What all the measures hope to achieve is to prevent the healthcare services being overwhelmed by the rate of infections. So policy is either suppress or mitigate.
The policy of common-sense precautions (wash your hands), social distancing (reduce contact) and isolation (reduce cross-infection) hopefully slows the rate of infection which gives healthcare a fighting chance. The more people ignore these guidelines, the more stress they put on the system, even if they themselves are not infected, they might unwittingly infect others.
As the healthcare system becomes overloaded, there are deaths not only from those in the 'at risk' bracket, but those in the system for other reasons, not associated with the virus, who suffer because the system is overstretched, and they die, where previously they might have been treated in time. Then we have the workers themselves who are over-stretched, exhausted, and thus their resistance crumbles, and they start dying, too.

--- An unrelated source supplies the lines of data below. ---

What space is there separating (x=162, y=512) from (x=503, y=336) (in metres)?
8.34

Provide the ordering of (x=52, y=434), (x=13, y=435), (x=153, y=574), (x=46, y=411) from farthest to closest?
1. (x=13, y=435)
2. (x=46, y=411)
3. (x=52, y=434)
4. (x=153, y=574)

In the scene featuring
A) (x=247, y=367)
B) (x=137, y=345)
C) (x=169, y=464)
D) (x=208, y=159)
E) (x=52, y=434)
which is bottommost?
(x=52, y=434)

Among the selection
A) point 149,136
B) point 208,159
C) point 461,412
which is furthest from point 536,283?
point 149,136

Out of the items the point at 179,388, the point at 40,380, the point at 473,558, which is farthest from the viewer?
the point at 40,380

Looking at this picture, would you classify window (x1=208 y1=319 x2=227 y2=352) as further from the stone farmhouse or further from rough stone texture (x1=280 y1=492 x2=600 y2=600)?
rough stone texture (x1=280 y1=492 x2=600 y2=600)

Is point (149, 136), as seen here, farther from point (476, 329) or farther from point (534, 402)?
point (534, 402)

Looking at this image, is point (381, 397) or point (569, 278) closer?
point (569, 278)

Because people ignore the basic precautions.
I find myself in the 'at risk' camp because I'm over 60 and I've just been identified as having an aneurysm. This was a chance discovered in a voluntary 'lung check' programme looking for early symptoms of cancer (all clear). Having just been referred by my GP to a cardiac specialist, I now hear that all 'routine' exams are on hold to cope with the influx of virus cases. So my appointment, diagnosis and treatment is deferred, and we (me, family, GP) do not know how serious, or not, the condition is. (GP: "In the meantime, should you get a stabbing pain in your chest, dial emergency.")
Scary enough at the best of times, but when I hear that Italy is now no longer intubating the over 60s because they're preserving resources for the below-60s.
The refusal to take precautions is a classic "Am I my brother's keeper?" complaint, because if we truly loved our neighbour, we'd do everything in our power to ease us all through this crisis.